Klassizität aufgrund anhaltender Forschungsrelevanz ist die höchste Form der Geltung, die Resultate geisteswissenschaftlicher Arbeit erlangen können. Dass ein solcher Geltungsstatus nicht nur Monographien vorbehalten bleibt, sondern mit dem Formatvorteil der zügigeren Rezipierbarkeit von Aufsätzen auch von substantiellen Sammelwerken erlangt werden kann – eben dies hat die Forschungsgruppe Poetik und Hermeneutik wie kein anderes Kollektivunternehmen der jüngeren Vergangenheit unter Beweis gestellt. Es ist denn auch ganz unnötig und im Aspekt wissenschafts-historiographischer Triftigkeit kontraproduktiv, den Rang und die Wirkungsmacht ihrer zum Druck gelangten Ergebnisse durch abwegige Vergleiche in die Hohe zu schrauben. Auf dem rückseitigen Cover des Interviewbandes geschieht dies ärger-licherweise durch die Behauptung, dass die Forschungsgruppe und ihre Mitglieder „die geistes- und kulturwissenschaftliche Landschaft der alten Bundesrepublik“ geprägt hätten „wie vielleicht sonst nur noch die Kritische Theorie“. Dass dies Unsinn ist, lässt sich schon mit dem schlichten Mittel einer Google-Recherche demonstrieren: Bestenfalls mittelstarken 35.000 Treffern für „Poetik und Hermeneutik“ stehen über 500.000 Treffer für „Kritische Theorie“ gegenüber. Aber es geht insoweit auch gar nicht vorrangig um quantitativ messbare Impactunterschiede. Der offensichtlich gut, verkaufsfördernd nämlich gemeinte Vergleich verwischt vielmehr die durchaus wichtige Tatsache, dass es den Initiatoren und Protagonisten von Poetik und Hermeneutik um wissenschaftsintern innovationsträchtige Synergien, keineswegs aber um die Generierung eines auch oder sogar vorwiegend wissenschaftsextern brauchbaren Orientierungsvokabulars ging, dem entlang sich politisch relevante Identitäten hätten for-mieren und Aufsehen erregende Zeitdiagnosen formulieren lassen.

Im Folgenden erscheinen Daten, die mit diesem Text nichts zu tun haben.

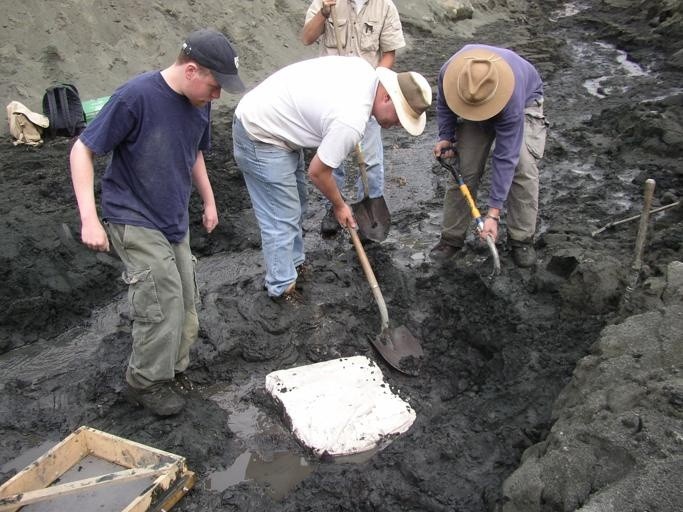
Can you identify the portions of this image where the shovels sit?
[346,220,424,375]
[331,5,391,241]
[437,146,523,297]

In den 17 Interviews des Bandes – sie wurden in der Zeit zwischen November 2013 und April 2016 aufgezeichnet und von den Interviewten vor Drucklegung redigiert – wird dies denn auch durchweg mit schöner Nüchternheit deutlich. Man erfährt überhaupt viel aus diesen Gesprächen, und es ist der besondere Reiz ihrer Sammlung, dass dies in der multiperspektivischen Brechung durch je persönliche Erinnerungen und Einschätzungen geschieht. Im Umgang mit den Auskünften der noch Lebenden unter den ehedem Beteiligten ist also Beziehungssinn gefordert und Sinn für Divergenzen, Ambivalenzen und subtile Schattierungsunterschiede allemal.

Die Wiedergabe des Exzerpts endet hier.